There are plenty of jobs that don't involve making things but nevertheless are very valuable. Don't confuse the value of the activity with the behavior of the parties involved.
One of those jobs is necessary for us to progress.
Think so? Try building a company without access to banking or financial services. You won't get very far. Anyone who thinks banking and financial services aren't necessary for progress doesn't understand finance. It's like saying your car doesn't need oil. Technically true for a little while but it won't work very well or for very long.
The even bigger question is, why is this any of our business? As long as it is not the taxpayers footing the bill, count your own money...
Taxpayers are footing the bill. Or did you miss the recent media attention about all the people who work at Wal-Mart, McDonald's etc and have to get food stamps and other government assistance to make ends meet. This isn't the rhetorical lazy bum leeching off welfare or unemployment benefits, there are people being good citizens and actually working.

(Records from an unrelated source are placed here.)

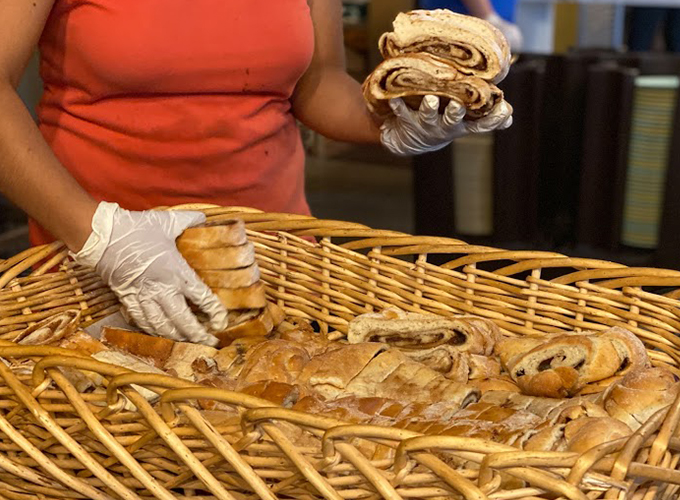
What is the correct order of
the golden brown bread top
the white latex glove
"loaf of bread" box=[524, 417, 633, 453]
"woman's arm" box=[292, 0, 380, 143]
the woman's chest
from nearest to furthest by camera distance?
"loaf of bread" box=[524, 417, 633, 453], the golden brown bread top, the woman's chest, "woman's arm" box=[292, 0, 380, 143], the white latex glove

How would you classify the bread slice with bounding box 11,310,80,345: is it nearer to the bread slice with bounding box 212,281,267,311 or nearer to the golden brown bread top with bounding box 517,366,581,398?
the bread slice with bounding box 212,281,267,311

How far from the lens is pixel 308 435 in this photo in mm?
985

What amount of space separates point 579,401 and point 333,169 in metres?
4.98

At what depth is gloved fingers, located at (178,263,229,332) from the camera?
1.43m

BTW, bankers are an exception due to what happened with the financial crisis which ended with governement pumping tons of dollars to keep them afloat no matter how bad they did. At then end, everyone did pay for the risk, not just the shareholders and investors. That's what was unacceptable. The rules were bent in that case at the advantage of bankers.
Achille Talon
Hop!
Jobs was worth every penny after what he brought to Apple.
Apple didn't magically invent the iphone, imac, ipod, appstore, and Steve led the way. It brought value to hundreds of millions of people.
Yes if you are skilled doing programming/network design/chip design/ you can get wealthy. The key is to not work for someone elses dream.
Think of a product or server you and your fellow coworkers can provide? Start a company with your partners and make something. Or move to a place with startups in Silicon Valley where you make less starting out but have options in owning shares of the company. Many will fail but you will have many clients on your resume fast until one sticks and you strike gold.
You are more valuable than you think. Just because your current company doesn't value what you do as part of the bottom line, doesn't mean your skillset wont benefit someone else more greatly. ... of course if you have a baby and a wife there is also risk. Are you willing to take that? If not then being paid a lot less is worth the price in terms of job security and benefits.